Your task :: Copy out, word for word, the lines from the start of the data below through the line containing "Роналду о фанатах", and no others.

Given data ::
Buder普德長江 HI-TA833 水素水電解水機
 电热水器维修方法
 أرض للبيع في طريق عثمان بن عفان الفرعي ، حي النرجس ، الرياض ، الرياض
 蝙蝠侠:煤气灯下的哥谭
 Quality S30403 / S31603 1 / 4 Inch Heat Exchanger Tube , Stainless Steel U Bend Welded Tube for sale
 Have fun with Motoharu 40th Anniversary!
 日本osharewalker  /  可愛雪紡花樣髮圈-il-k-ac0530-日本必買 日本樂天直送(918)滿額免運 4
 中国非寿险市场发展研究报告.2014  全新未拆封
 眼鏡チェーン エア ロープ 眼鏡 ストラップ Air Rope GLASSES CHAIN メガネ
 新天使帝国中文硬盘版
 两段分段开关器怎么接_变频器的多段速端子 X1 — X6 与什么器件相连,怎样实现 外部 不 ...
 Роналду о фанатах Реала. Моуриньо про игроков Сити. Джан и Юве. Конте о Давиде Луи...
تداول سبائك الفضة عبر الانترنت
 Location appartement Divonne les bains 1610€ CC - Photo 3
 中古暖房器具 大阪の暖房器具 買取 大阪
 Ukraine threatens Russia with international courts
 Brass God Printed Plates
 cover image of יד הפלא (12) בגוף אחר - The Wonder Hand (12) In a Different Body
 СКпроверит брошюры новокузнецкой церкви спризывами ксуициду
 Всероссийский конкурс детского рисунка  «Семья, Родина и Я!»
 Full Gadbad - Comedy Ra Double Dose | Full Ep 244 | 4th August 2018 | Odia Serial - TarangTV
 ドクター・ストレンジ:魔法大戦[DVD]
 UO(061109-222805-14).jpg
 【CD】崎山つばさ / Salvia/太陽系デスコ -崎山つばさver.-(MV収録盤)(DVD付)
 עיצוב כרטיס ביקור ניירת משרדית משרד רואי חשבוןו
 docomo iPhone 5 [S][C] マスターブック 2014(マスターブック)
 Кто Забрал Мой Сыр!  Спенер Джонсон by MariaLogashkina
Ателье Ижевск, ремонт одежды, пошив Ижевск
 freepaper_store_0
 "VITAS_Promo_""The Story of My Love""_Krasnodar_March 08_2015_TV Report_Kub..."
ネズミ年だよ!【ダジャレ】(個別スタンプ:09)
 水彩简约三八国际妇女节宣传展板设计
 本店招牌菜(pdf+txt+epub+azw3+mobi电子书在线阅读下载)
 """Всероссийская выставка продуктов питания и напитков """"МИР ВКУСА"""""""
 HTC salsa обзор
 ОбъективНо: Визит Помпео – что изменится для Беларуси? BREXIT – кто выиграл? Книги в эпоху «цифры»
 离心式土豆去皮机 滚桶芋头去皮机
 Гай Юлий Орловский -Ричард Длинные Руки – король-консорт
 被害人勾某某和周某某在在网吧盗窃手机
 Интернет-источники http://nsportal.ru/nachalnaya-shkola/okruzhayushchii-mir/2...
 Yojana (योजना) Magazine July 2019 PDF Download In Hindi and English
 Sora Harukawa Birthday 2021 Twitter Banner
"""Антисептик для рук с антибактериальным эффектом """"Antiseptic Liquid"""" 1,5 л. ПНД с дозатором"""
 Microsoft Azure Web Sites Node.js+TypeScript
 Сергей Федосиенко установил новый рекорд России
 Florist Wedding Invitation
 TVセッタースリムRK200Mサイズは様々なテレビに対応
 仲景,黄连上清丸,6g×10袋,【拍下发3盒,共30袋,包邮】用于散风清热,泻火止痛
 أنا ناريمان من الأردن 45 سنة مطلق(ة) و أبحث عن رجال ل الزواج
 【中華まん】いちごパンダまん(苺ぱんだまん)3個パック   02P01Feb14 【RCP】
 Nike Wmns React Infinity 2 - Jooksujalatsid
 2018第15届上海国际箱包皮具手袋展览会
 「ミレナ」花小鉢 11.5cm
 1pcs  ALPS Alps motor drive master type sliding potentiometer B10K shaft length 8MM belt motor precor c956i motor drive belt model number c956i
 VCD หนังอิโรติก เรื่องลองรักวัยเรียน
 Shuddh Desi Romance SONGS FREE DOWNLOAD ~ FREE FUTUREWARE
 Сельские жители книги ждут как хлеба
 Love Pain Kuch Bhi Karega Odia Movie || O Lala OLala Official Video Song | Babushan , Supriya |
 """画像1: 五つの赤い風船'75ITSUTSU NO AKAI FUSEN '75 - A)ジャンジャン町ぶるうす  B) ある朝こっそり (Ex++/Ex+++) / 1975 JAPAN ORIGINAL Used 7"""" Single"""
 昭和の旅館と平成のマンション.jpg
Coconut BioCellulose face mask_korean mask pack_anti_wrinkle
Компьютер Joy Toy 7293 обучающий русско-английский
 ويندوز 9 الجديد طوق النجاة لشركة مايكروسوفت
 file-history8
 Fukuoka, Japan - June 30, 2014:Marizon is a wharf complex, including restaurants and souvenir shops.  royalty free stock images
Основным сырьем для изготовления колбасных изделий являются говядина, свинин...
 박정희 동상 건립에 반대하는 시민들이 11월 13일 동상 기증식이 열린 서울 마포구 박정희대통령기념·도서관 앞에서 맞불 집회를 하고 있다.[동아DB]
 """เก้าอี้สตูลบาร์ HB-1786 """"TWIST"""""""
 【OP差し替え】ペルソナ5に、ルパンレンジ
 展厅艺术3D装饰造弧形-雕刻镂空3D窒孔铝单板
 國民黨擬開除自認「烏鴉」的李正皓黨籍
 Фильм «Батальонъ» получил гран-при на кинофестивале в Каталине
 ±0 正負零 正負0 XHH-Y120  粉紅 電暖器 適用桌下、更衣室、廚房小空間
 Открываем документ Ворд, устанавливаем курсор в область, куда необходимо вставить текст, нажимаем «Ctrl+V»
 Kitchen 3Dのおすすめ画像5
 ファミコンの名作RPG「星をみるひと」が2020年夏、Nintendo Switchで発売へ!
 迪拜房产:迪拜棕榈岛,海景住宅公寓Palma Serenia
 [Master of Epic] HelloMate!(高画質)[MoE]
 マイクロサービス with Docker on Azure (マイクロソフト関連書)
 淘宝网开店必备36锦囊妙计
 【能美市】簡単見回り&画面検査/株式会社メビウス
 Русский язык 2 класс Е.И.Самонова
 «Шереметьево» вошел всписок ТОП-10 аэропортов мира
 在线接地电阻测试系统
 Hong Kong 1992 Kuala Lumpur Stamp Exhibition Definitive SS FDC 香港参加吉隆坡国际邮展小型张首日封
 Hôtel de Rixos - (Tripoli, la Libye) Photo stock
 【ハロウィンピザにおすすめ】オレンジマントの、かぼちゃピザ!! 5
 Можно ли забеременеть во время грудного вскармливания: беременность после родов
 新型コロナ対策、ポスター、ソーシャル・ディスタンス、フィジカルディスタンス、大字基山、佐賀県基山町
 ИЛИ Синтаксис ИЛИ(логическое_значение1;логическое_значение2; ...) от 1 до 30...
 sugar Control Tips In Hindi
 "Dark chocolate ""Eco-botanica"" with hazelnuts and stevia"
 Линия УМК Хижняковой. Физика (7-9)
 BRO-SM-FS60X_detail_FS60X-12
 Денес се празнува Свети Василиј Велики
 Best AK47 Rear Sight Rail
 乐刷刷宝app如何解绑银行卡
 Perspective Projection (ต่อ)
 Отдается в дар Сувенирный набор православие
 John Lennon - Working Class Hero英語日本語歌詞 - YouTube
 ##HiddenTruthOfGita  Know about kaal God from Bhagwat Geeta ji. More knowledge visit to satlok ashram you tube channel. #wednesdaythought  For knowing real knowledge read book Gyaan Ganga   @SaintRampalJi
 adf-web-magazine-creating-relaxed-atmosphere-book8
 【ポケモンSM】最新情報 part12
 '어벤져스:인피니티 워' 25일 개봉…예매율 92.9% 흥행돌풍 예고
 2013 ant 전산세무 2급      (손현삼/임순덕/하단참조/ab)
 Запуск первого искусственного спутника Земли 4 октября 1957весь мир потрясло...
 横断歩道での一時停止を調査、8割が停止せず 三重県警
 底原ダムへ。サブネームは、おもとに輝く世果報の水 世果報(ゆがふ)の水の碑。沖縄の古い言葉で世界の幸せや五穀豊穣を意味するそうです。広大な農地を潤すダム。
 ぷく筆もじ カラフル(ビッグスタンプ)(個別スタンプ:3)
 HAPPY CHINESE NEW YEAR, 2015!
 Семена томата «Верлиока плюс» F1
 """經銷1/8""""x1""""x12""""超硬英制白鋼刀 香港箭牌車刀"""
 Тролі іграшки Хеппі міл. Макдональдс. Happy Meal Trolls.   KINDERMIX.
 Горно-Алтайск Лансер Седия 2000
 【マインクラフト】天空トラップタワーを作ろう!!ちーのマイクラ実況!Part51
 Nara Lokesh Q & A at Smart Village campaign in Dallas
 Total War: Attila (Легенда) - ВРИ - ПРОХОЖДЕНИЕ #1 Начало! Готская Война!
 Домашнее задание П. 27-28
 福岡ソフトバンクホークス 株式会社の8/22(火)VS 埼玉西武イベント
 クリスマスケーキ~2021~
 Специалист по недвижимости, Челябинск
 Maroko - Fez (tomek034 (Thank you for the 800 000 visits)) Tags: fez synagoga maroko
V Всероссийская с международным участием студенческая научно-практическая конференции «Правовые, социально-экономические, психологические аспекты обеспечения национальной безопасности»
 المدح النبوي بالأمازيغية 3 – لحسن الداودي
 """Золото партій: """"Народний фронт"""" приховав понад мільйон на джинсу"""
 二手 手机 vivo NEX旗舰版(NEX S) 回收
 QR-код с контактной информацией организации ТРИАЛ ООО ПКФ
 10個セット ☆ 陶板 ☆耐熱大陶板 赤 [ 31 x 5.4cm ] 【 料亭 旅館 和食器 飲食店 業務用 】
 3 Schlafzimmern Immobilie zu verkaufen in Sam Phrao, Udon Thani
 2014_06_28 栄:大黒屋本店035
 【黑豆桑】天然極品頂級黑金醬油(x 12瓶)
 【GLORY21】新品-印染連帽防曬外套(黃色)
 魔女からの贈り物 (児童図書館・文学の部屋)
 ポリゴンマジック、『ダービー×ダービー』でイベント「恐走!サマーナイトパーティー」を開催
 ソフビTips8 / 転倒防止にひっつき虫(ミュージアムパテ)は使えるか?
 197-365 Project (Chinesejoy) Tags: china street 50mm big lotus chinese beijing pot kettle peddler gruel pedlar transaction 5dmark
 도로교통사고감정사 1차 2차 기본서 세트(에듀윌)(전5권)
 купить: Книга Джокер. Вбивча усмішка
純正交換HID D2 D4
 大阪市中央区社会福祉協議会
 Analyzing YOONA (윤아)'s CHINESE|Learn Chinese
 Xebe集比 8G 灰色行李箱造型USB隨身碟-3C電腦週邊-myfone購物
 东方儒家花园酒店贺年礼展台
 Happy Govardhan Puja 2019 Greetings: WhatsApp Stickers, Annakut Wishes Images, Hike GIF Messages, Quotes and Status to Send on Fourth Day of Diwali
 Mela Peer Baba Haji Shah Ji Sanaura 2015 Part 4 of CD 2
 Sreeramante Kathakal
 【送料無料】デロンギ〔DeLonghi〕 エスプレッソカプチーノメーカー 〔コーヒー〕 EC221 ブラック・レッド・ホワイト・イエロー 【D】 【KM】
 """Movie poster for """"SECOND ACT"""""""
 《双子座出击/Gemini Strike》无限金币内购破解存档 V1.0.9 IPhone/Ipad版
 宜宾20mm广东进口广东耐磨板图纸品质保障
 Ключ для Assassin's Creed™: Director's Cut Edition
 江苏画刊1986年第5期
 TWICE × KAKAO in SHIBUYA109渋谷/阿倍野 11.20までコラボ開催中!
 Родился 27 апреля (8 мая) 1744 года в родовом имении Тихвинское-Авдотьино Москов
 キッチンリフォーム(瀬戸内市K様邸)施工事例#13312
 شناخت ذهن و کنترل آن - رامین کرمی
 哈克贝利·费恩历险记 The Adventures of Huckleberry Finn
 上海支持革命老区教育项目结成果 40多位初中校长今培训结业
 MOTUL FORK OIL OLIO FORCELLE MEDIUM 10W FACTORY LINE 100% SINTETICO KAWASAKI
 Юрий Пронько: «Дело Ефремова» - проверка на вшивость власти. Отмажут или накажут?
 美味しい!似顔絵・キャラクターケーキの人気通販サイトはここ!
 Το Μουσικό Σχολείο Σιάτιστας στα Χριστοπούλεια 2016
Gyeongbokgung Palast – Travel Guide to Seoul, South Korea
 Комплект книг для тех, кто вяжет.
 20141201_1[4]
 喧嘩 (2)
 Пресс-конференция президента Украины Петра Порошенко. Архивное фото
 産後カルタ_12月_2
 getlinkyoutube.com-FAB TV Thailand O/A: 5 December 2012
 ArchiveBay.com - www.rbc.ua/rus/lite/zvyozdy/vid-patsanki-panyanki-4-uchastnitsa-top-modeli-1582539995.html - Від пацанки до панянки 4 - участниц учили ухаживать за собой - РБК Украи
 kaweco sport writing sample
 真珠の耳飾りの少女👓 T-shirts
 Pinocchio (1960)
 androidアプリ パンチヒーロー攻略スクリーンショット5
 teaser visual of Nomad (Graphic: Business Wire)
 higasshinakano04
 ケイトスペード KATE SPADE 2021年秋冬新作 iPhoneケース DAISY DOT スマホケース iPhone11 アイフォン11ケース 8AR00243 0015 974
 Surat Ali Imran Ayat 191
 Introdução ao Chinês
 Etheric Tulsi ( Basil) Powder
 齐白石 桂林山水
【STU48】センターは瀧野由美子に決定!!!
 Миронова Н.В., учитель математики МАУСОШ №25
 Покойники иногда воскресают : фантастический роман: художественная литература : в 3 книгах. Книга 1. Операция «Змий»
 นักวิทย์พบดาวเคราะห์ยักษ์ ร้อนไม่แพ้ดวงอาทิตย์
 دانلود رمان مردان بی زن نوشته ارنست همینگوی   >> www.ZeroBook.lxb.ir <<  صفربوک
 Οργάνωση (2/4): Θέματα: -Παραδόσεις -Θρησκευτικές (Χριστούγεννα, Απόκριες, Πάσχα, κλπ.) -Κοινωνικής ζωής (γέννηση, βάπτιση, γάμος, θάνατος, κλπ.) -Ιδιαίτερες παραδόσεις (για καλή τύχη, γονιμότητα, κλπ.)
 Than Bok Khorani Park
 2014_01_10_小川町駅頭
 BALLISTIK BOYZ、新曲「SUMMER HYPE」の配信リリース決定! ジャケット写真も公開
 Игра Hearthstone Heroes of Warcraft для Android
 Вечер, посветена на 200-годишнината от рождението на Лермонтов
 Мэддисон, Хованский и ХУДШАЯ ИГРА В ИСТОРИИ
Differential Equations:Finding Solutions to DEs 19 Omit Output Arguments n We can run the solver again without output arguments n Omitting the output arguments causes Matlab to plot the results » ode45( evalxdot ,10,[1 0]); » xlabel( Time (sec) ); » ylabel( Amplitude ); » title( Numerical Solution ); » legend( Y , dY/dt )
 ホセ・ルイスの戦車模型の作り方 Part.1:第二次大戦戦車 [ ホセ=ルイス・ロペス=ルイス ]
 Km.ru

Problem solution ::
Buder普德長江 HI-TA833 水素水電解水機
 电热水器维修方法
 أرض للبيع في طريق عثمان بن عفان الفرعي ، حي النرجس ، الرياض ، الرياض
 蝙蝠侠:煤气灯下的哥谭
 Quality S30403 / S31603 1 / 4 Inch Heat Exchanger Tube , Stainless Steel U Bend Welded Tube for sale
 Have fun with Motoharu 40th Anniversary!
 日本osharewalker  /  可愛雪紡花樣髮圈-il-k-ac0530-日本必買 日本樂天直送(918)滿額免運 4
 中国非寿险市场发展研究报告.2014  全新未拆封
 眼鏡チェーン エア ロープ 眼鏡 ストラップ Air Rope GLASSES CHAIN メガネ
 新天使帝国中文硬盘版
 两段分段开关器怎么接_变频器的多段速端子 X1 — X6 与什么器件相连,怎样实现 外部 不 ...
 Роналду о фанатах Реала. Моуриньо про игроков Сити. Джан и Юве. Конте о Давиде Луи...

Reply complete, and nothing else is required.